A recent flight home meant an arrival into Midway a while after the sun had set. I had been taking some pictures out of the window as we headed back across the country and decided to try my luck after dark. I had thought about trying out some auto ISO shots as I described in a previous post. However, since I was shooting night scenes, the camera does its best to try and make things look properly exposed and this is not what you need. Instead, I had to manually set the ISO to a higher number and then drop the exposure compensation to between -2 and -3.

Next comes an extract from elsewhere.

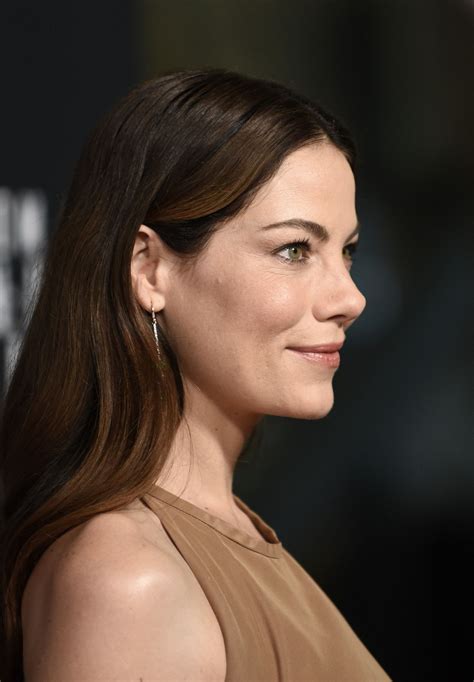 Pin On Michelle Monaghan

The shots came out okay but they weren’t terribly interesting. However, as we got lower, I decided to go for something a bit more interesting and slowed the shutter speed down dramatically. I braced the camera against the window frame and decided to see what sort of light trails I could get. The exposures were a couple of seconds or more so this is rather tricky. While the background is blurred deliberately, I had the top of the engine and the winglet in for reference. Avoiding blurring them was more hit and miss.
I tried a bunch of shots and was pleased with the number that came out well. However, the effect only seems to work in a couple of situations. One is a turn. This puts more ground lights in the frame and turns everything into a nice curve. The other is when you are very low at which point everything is moving past you close and fast. I might try this again before too long but will have to ponder what might improve things. One technique issue I was pleased with was remembering to turn off image stabilization. With long exposures, it causes the image to wander so, when bracing, it actually makes things worse. Unlike me to remember that first time out but sometimes I do get lucky!